Rammellzee was known for his manifestos like “Gothic Futurism,” which investigated the ability of graffiti to free the transcendental powers of the alphabet, which he believed had been corrupted by Western culture. He was also known for his studio, which he called the Battle Station.

“The Battle Station was like five blocks away from here,” Mr. Ahearn said. The crowd was mixed, comprised, in part, of people who seemed to have been around in the ’80s and had worked or were friends with Rammellzee, and, in another part, of young artists who had only heard of Rammellzee. But it seemed like old friends were coming together, a sentiment nicely captured when a blue-haired woman greeted another woman saying, “That’s why I come to these parties. To see the old friends.”

Out in the hall, Ms. Geiss was standing in a structured white dress with a chunky necklace, looking somewhat uptown, as she greeted guests with kisses, many tall men in gold-framed sunglasses, hats, necklaces and all manner of bling and young scrappy models in leather jackets. People were arriving with such momentum we wondered if there was a door in the back letting them all out in equal numbers. The small two-room gallery was already jam-packed and a bouncer had just been installed to keep people out. “I cannot keep track of five hundred people coming in and out,” we heard him say to the restive crowd outside.

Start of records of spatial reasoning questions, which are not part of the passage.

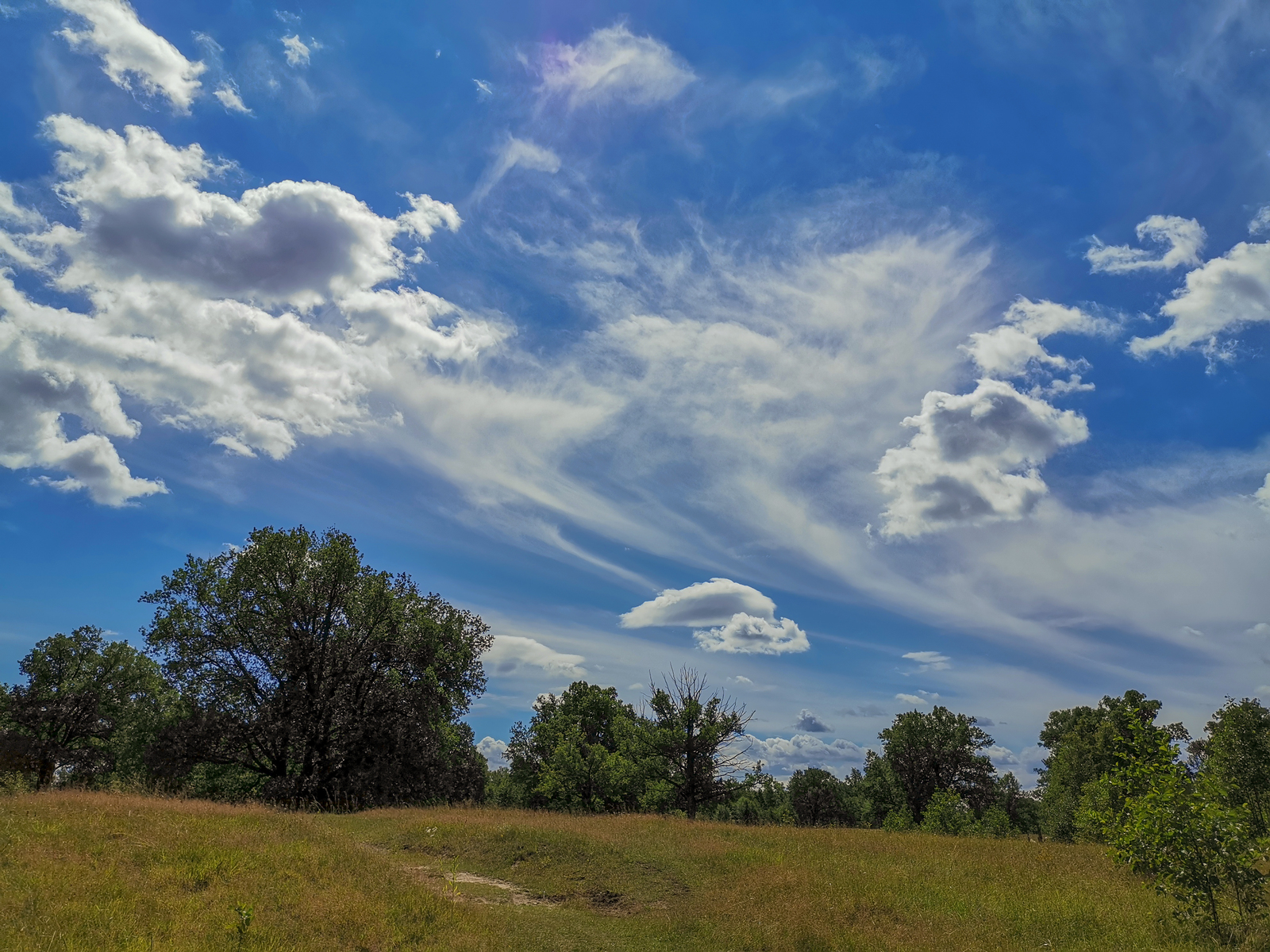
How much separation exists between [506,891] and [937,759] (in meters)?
65.3

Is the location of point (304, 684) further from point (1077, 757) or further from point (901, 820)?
point (1077, 757)

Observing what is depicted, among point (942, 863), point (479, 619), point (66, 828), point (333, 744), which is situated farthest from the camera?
point (479, 619)

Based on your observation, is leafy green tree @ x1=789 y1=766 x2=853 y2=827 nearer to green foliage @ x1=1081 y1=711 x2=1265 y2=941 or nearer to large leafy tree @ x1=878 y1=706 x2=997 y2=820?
large leafy tree @ x1=878 y1=706 x2=997 y2=820

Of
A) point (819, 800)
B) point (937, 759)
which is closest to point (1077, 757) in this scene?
point (937, 759)

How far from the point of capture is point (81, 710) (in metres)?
47.0

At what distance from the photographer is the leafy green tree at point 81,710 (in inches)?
1725

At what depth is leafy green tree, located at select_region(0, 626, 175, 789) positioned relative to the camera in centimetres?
4381

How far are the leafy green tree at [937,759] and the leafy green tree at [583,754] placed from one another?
2963cm

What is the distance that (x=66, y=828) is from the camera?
1346 centimetres

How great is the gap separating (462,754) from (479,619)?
41.1 feet

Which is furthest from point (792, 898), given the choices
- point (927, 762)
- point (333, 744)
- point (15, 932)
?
point (927, 762)

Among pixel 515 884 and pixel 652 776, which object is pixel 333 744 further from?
pixel 515 884

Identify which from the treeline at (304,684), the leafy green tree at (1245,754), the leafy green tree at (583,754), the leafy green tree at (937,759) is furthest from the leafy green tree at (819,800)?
the treeline at (304,684)

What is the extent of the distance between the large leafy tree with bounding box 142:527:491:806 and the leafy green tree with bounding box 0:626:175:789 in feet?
37.3
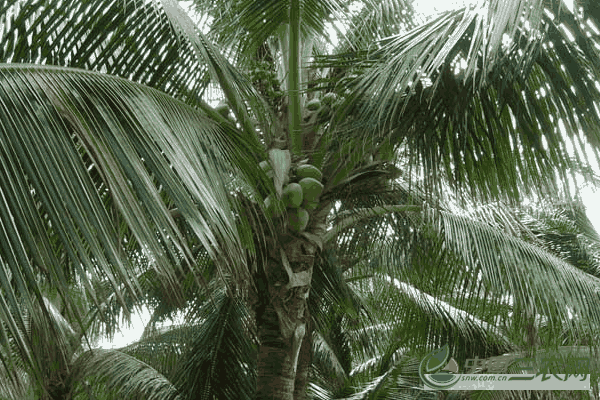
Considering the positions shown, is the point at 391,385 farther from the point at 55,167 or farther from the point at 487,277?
the point at 55,167

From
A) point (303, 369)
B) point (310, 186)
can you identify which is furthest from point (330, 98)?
point (303, 369)

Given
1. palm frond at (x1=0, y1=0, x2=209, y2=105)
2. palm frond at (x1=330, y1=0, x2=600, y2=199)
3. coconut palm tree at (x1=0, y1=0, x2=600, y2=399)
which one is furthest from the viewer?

Fab Five Freddy, who entered in a sunglasses, a hat and a dark suit, was continually stopped by fans putting out their hands and calling out his name as he tried to make it down the hall.

Later, we saw Fab Five Freddy standing with a tall man and breaking a plastic package to reveal an iPhone cover, which bore the graffiti artist’s likeness in black and white. “Look at these,” he told Gallerist, as we approached, showing us the cell phone cover. “He made these,” he said pointing to the man. “He’s an artist.”

“Maripol,” Fab Five Freddy said as a smiling blonde woman, the producer of Downtown81 and Madonna’s stylist, approached us. They kissed and grabbed each others’ hands. “I had a dream about you last night,” she said. “We were in West Palm Beach.”